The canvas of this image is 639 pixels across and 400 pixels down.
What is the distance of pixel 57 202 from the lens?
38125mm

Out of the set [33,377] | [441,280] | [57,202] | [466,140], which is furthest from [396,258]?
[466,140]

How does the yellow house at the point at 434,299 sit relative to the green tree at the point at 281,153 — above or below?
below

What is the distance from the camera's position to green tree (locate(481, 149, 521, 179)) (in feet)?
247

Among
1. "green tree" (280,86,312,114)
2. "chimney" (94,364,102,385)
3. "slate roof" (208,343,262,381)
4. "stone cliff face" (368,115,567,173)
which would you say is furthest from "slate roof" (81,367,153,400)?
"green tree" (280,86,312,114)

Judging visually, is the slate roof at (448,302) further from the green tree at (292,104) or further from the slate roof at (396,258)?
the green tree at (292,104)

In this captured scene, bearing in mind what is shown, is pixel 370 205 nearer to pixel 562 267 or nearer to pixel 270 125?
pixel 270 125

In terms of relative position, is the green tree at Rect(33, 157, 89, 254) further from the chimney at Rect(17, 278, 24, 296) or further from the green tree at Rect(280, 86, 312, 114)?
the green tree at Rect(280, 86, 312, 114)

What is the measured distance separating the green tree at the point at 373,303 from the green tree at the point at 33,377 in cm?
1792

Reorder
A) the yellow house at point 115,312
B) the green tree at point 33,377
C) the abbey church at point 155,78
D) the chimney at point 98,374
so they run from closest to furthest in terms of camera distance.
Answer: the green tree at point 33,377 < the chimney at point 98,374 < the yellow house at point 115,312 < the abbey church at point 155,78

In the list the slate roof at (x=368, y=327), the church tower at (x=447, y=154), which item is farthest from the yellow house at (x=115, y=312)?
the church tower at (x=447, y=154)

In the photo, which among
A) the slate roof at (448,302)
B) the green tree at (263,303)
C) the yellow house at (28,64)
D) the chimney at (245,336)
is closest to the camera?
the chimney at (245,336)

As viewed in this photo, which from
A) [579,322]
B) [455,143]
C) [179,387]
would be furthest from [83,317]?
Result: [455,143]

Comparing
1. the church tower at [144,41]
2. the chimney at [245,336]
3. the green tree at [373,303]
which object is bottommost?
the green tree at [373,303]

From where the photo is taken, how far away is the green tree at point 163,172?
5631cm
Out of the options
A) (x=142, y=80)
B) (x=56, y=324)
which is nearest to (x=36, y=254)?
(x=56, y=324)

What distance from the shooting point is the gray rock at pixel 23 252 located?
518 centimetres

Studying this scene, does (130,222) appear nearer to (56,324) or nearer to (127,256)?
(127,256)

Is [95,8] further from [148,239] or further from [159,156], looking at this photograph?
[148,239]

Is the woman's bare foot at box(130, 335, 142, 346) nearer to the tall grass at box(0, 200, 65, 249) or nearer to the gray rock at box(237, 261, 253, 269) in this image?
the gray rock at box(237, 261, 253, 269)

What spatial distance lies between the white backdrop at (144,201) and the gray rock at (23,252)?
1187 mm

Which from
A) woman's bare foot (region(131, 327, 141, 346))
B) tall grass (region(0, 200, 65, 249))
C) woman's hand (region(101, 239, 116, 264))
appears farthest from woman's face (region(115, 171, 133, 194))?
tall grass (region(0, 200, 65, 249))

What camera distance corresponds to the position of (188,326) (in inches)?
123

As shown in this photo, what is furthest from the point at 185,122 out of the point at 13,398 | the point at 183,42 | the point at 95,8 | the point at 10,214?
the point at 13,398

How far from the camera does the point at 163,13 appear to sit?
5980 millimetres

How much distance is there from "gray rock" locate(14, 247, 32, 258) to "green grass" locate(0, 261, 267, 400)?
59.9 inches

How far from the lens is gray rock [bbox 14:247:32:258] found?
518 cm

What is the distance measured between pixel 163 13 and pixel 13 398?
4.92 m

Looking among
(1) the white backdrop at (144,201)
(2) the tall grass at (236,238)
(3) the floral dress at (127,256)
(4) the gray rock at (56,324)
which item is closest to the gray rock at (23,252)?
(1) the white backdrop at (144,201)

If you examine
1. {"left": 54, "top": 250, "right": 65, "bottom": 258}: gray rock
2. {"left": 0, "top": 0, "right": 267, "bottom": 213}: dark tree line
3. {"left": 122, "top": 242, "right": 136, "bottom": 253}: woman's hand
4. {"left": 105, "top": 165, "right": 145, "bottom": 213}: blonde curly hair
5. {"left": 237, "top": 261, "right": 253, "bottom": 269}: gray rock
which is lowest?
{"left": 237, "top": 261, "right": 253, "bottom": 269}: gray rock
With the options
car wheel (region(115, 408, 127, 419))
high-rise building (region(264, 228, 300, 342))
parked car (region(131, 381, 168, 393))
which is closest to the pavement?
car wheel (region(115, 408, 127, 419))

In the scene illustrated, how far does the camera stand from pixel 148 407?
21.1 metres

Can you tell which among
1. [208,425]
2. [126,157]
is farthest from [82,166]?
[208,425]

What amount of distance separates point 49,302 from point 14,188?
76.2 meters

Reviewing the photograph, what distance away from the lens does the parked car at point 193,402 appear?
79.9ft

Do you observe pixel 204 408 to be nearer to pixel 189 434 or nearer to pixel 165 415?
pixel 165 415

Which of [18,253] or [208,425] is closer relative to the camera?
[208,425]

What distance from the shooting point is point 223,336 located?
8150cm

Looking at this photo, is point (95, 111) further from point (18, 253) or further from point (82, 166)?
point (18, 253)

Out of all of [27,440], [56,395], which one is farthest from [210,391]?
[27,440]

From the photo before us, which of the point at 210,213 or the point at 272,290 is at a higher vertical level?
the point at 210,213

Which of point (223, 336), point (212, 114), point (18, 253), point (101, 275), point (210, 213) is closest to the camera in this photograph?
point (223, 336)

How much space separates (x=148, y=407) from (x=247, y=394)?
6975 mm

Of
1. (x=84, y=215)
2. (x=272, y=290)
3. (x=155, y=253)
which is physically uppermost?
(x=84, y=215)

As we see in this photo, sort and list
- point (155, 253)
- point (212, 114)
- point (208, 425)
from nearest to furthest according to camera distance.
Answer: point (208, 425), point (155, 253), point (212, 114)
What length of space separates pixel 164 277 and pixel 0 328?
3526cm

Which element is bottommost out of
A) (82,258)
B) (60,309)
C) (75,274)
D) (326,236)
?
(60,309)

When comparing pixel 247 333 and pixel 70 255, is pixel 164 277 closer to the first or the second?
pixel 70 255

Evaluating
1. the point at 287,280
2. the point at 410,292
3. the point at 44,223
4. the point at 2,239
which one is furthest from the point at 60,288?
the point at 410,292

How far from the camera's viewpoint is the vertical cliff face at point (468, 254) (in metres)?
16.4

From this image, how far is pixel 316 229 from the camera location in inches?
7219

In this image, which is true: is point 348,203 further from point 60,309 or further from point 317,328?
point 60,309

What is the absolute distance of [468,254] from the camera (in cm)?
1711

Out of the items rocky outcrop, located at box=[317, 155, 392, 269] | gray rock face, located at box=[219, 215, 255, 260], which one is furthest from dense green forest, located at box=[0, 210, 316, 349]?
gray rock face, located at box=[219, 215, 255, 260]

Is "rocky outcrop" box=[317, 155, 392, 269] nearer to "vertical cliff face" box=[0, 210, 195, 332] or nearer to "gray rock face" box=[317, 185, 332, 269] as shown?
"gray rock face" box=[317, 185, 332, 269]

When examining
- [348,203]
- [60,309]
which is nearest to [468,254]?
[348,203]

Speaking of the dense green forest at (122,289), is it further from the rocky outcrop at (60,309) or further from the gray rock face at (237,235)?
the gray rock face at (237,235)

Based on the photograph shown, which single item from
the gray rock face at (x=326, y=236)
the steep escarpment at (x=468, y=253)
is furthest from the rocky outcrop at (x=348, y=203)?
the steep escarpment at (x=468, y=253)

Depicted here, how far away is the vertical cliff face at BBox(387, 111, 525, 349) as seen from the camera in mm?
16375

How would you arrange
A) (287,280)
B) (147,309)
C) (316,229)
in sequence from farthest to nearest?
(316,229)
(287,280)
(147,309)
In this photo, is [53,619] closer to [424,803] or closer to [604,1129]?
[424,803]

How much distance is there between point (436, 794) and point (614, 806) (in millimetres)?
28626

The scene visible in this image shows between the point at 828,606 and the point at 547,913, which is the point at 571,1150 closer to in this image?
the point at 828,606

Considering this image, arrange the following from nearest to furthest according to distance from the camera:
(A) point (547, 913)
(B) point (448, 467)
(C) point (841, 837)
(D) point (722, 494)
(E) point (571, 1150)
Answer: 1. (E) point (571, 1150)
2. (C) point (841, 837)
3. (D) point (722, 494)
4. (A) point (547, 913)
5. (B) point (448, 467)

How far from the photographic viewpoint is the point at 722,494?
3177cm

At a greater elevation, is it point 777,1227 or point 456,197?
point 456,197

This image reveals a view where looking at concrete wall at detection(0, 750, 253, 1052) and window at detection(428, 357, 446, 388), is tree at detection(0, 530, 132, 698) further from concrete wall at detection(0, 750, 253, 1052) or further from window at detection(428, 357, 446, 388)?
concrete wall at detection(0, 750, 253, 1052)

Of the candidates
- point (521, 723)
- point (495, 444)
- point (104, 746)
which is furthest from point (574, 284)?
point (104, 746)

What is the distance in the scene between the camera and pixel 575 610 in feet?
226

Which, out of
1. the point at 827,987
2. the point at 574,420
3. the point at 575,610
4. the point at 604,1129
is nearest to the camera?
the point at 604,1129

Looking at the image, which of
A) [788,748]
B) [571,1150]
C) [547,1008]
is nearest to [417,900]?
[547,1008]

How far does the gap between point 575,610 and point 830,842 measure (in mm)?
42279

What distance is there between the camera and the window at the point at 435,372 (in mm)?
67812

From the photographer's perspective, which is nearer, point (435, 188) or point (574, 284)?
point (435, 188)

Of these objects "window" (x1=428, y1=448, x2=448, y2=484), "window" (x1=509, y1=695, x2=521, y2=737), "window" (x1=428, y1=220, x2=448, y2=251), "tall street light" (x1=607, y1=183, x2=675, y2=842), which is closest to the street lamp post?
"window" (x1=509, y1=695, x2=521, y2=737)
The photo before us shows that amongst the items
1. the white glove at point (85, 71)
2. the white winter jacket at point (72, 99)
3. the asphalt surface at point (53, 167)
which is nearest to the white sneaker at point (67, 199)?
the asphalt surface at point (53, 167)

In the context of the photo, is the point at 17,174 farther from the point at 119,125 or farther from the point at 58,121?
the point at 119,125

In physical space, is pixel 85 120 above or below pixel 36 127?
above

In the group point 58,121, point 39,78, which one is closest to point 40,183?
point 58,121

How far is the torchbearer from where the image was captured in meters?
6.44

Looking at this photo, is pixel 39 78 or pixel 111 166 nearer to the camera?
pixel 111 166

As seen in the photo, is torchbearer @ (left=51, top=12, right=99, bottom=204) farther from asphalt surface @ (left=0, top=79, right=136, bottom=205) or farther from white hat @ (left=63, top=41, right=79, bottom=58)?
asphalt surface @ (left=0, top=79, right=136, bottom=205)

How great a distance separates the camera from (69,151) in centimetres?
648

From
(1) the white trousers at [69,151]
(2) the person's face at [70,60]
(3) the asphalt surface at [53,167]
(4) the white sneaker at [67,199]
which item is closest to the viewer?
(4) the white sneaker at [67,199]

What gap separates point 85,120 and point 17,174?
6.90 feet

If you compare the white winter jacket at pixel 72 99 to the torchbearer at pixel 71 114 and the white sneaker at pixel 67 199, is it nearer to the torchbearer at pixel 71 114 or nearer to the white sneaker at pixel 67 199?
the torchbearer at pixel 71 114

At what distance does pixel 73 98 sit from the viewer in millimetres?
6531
============
* **待完成**:
在上面的行中找出所有含有字符串“jacket”的行，并把这些行逐一抄录下来。匹配时区分大小写。

* **任务输出**:
2. the white winter jacket at point (72, 99)
If you compare the white winter jacket at pixel 72 99 to the torchbearer at pixel 71 114 and the white sneaker at pixel 67 199, is it nearer to the torchbearer at pixel 71 114 or nearer to the white sneaker at pixel 67 199?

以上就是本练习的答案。